Entries:
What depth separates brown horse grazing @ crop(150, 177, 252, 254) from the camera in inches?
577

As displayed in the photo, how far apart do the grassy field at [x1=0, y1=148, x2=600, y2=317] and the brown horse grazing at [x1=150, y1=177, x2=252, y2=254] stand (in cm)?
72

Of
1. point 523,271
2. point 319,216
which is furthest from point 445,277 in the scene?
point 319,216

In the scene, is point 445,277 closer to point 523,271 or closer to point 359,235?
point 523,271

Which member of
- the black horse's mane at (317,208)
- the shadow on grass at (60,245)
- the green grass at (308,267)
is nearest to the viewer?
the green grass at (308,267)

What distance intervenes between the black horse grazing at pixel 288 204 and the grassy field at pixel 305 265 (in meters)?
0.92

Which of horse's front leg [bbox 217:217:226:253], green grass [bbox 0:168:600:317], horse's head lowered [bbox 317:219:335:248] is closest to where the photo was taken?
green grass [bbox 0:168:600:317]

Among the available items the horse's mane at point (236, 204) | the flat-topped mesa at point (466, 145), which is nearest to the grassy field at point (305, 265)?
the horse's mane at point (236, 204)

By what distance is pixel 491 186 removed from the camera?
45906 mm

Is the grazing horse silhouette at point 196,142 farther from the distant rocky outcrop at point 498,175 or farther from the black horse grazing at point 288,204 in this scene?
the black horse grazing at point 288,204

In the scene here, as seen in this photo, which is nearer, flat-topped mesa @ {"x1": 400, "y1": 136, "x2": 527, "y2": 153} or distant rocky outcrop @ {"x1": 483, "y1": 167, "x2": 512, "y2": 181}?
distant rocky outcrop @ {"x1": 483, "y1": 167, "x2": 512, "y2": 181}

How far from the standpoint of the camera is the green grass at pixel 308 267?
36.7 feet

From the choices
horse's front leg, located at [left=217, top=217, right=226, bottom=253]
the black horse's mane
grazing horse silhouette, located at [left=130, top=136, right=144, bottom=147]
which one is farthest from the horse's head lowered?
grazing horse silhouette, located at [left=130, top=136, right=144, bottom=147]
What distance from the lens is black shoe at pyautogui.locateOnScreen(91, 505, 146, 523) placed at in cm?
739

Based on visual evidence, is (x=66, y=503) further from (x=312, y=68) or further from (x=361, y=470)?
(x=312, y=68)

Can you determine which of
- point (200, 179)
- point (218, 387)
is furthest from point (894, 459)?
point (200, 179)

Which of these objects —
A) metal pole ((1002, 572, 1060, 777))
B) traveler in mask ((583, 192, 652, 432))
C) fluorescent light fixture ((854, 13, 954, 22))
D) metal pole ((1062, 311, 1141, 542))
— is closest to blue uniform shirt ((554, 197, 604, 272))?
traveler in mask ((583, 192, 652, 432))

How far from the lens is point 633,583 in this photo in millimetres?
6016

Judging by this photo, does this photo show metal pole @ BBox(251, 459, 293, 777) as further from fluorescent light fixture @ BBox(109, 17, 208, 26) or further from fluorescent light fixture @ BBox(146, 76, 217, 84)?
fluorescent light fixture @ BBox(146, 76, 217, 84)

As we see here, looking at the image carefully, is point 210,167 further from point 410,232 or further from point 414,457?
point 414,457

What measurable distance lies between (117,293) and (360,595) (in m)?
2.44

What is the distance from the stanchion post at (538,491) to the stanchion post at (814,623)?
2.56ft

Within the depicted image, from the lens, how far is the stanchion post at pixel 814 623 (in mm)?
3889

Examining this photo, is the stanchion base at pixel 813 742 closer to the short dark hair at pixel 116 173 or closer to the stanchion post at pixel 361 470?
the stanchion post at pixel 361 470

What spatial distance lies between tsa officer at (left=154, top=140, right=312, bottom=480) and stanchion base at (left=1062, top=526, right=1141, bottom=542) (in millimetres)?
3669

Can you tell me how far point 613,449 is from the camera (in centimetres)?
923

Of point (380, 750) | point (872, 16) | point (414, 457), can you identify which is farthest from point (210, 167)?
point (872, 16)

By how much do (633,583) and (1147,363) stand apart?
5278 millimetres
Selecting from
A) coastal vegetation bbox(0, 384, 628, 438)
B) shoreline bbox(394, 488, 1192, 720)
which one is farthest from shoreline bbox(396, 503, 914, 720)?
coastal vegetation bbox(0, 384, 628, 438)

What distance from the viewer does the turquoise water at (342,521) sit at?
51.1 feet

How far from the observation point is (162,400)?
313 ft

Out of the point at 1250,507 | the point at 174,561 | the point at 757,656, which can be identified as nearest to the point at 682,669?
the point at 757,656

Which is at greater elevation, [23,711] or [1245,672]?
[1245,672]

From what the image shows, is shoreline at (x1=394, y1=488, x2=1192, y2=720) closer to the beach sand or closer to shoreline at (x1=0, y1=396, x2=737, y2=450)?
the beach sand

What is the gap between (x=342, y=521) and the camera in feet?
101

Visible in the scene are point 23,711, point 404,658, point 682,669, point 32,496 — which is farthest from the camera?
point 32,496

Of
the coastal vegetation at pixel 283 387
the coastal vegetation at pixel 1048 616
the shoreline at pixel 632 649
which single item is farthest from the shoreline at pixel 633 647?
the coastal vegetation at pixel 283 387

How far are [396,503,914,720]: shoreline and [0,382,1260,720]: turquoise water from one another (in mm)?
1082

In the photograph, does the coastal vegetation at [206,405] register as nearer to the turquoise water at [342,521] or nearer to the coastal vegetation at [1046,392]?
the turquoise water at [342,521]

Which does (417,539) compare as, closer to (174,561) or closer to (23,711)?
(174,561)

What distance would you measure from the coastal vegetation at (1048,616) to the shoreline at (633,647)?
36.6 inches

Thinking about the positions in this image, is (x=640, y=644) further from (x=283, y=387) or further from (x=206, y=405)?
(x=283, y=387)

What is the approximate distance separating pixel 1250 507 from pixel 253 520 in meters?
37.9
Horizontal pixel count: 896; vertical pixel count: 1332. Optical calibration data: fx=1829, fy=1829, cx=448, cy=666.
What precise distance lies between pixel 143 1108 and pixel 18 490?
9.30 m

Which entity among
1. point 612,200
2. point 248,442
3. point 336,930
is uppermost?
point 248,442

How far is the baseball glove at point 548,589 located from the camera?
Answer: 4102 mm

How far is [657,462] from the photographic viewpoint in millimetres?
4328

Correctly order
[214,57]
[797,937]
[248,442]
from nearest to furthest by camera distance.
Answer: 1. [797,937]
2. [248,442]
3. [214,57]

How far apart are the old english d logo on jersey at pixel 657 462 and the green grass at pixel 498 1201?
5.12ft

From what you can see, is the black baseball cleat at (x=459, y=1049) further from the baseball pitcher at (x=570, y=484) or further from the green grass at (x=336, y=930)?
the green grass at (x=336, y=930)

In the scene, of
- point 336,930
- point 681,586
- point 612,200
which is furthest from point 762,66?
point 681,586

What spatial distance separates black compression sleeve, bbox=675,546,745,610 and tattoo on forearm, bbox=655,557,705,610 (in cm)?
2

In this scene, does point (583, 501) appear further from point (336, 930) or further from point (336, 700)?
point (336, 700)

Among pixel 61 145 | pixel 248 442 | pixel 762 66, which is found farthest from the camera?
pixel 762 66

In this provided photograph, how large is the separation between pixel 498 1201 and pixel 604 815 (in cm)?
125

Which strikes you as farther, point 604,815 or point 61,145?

Instructions to follow:
Output the entries verbatim.

Finished task:
What depth separates brown horse grazing @ crop(150, 177, 252, 254) from the camera in inches?
577

As displayed in the photo, how far apart do the grassy field at [x1=0, y1=148, x2=600, y2=317] and the brown horse grazing at [x1=150, y1=177, x2=252, y2=254] stand (in cm)?
72

Of
1. point 523,271
2. point 319,216
which is furthest from point 445,277 in the scene?
point 319,216

In the scene, is point 445,277 closer to point 523,271 or closer to point 359,235?
point 523,271

Which member of
- the black horse's mane at (317,208)
- the shadow on grass at (60,245)
- the green grass at (308,267)
is nearest to the viewer?
the green grass at (308,267)

What distance intervenes between the black horse grazing at pixel 288 204 and the grassy field at pixel 305 265 (in meters)?
0.92

Which of horse's front leg [bbox 217:217:226:253], green grass [bbox 0:168:600:317], horse's head lowered [bbox 317:219:335:248] is closest to where the photo was taken?
green grass [bbox 0:168:600:317]

Among the available items the horse's mane at point (236, 204) | the flat-topped mesa at point (466, 145), which is nearest to the grassy field at point (305, 265)?
the horse's mane at point (236, 204)

By what distance is pixel 491 186 removed from the camera?
45906 mm

Is the grazing horse silhouette at point 196,142 farther from the distant rocky outcrop at point 498,175 or farther from the black horse grazing at point 288,204 in this scene?
the black horse grazing at point 288,204

In the scene here, as seen in this photo, which is nearer, flat-topped mesa @ {"x1": 400, "y1": 136, "x2": 527, "y2": 153} or distant rocky outcrop @ {"x1": 483, "y1": 167, "x2": 512, "y2": 181}?
distant rocky outcrop @ {"x1": 483, "y1": 167, "x2": 512, "y2": 181}

How far from the standpoint of the camera is the green grass at pixel 308 267?
36.7 feet

From the choices
horse's front leg, located at [left=217, top=217, right=226, bottom=253]
the black horse's mane
grazing horse silhouette, located at [left=130, top=136, right=144, bottom=147]
which one is farthest from the horse's head lowered?
grazing horse silhouette, located at [left=130, top=136, right=144, bottom=147]
What distance from the lens is black shoe at pyautogui.locateOnScreen(91, 505, 146, 523) placed at in cm?
739

Based on visual evidence, is (x=66, y=503) further from (x=312, y=68) or further from (x=361, y=470)?
(x=312, y=68)

Can you determine which of
- point (200, 179)
- point (218, 387)
is furthest from point (894, 459)?
point (200, 179)

Which of these objects —
A) metal pole ((1002, 572, 1060, 777))
B) traveler in mask ((583, 192, 652, 432))
C) fluorescent light fixture ((854, 13, 954, 22))
D) metal pole ((1062, 311, 1141, 542))
— is closest to blue uniform shirt ((554, 197, 604, 272))?
traveler in mask ((583, 192, 652, 432))

How far from the lens is point 633,583 in this photo in millimetres?
6016

Judging by this photo, does this photo show metal pole @ BBox(251, 459, 293, 777) as further from fluorescent light fixture @ BBox(109, 17, 208, 26) or further from fluorescent light fixture @ BBox(146, 76, 217, 84)?
fluorescent light fixture @ BBox(146, 76, 217, 84)

As we see here, looking at the image carefully, is point 210,167 further from point 410,232 or further from point 414,457?
point 414,457

What measurable distance lies between (117,293) and (360,595) (in m)?
2.44

What is the distance from the stanchion post at (538,491) to the stanchion post at (814,623)?
2.56ft

Within the depicted image, from the lens, how far is the stanchion post at pixel 814 623 (in mm)?
3889

Examining this photo, is the stanchion base at pixel 813 742 closer to the short dark hair at pixel 116 173 or closer to the stanchion post at pixel 361 470?
the stanchion post at pixel 361 470

What spatial distance lies between tsa officer at (left=154, top=140, right=312, bottom=480) and stanchion base at (left=1062, top=526, right=1141, bottom=542) (in millimetres)?
3669

Can you tell me how far point 613,449 is from the camera (in centimetres)?
923

Of point (380, 750) | point (872, 16) | point (414, 457), can you identify which is farthest from point (210, 167)?
point (872, 16)

By how much do (633,583) and (1147,363) stand apart?
5278 millimetres
Selecting from
A) coastal vegetation bbox(0, 384, 628, 438)
B) shoreline bbox(394, 488, 1192, 720)
which one is farthest from shoreline bbox(396, 503, 914, 720)?
coastal vegetation bbox(0, 384, 628, 438)

What distance from the viewer does the turquoise water at (342,521) sit at?
51.1 feet

How far from the observation point is (162,400)?
313 ft

Out of the point at 1250,507 | the point at 174,561 | the point at 757,656, which can be identified as nearest to the point at 682,669?
the point at 757,656

Which is at greater elevation, [23,711] or [1245,672]?
[1245,672]

From what the image shows, is shoreline at (x1=394, y1=488, x2=1192, y2=720) closer to the beach sand or closer to shoreline at (x1=0, y1=396, x2=737, y2=450)?
the beach sand

What is the gap between (x=342, y=521) and the camera in feet?
101

Visible in the scene are point 23,711, point 404,658, point 682,669, point 32,496 — which is farthest from the camera?
point 32,496

Of
the coastal vegetation at pixel 283 387
the coastal vegetation at pixel 1048 616
the shoreline at pixel 632 649
which single item is farthest from the shoreline at pixel 633 647?
the coastal vegetation at pixel 283 387

How far are [396,503,914,720]: shoreline and [0,382,1260,720]: turquoise water from one another (in mm)?
1082

In the photograph, does the coastal vegetation at [206,405] register as nearer to the turquoise water at [342,521] or nearer to the coastal vegetation at [1046,392]?
the turquoise water at [342,521]

Which does (417,539) compare as, closer to (174,561) or closer to (23,711)?
(174,561)

What distance would you measure from the coastal vegetation at (1048,616) to the shoreline at (633,647)?
36.6 inches

Thinking about the positions in this image, is (x=640, y=644) further from (x=283, y=387) or further from (x=206, y=405)?
(x=283, y=387)

What is the approximate distance separating pixel 1250 507 from pixel 253 520 in meters?
37.9
Horizontal pixel count: 896; vertical pixel count: 1332. Optical calibration data: fx=1829, fy=1829, cx=448, cy=666.
What precise distance lies between pixel 143 1108 and pixel 18 490?
9.30 m

Which entity among
1. point 612,200
2. point 248,442
3. point 336,930
is uppermost?
point 248,442

How far is the baseball glove at point 548,589 located from the camera?
Answer: 4102 mm

How far is [657,462] from the photographic viewpoint in millimetres?
4328

Correctly order
[214,57]
[797,937]
[248,442]
from nearest to furthest by camera distance.
Answer: 1. [797,937]
2. [248,442]
3. [214,57]

How far apart are the old english d logo on jersey at pixel 657 462 and the green grass at pixel 498 1201?
5.12ft

From what you can see, is the black baseball cleat at (x=459, y=1049) further from the baseball pitcher at (x=570, y=484) or further from the green grass at (x=336, y=930)?
the green grass at (x=336, y=930)

In the scene, of
- point 336,930
- point 681,586
- point 612,200
which is furthest from point 762,66?
point 681,586

What spatial distance separates black compression sleeve, bbox=675,546,745,610 and tattoo on forearm, bbox=655,557,705,610 (in cm)?
2

In this scene, does point (583, 501) appear further from point (336, 930) or further from point (336, 700)?
point (336, 700)

Among pixel 61 145 | pixel 248 442 | pixel 762 66, which is found farthest from the camera?
pixel 762 66

In this provided photograph, how large is the separation between pixel 498 1201 and pixel 604 815 (in cm)?
125

Which strikes you as farther, point 604,815 or point 61,145?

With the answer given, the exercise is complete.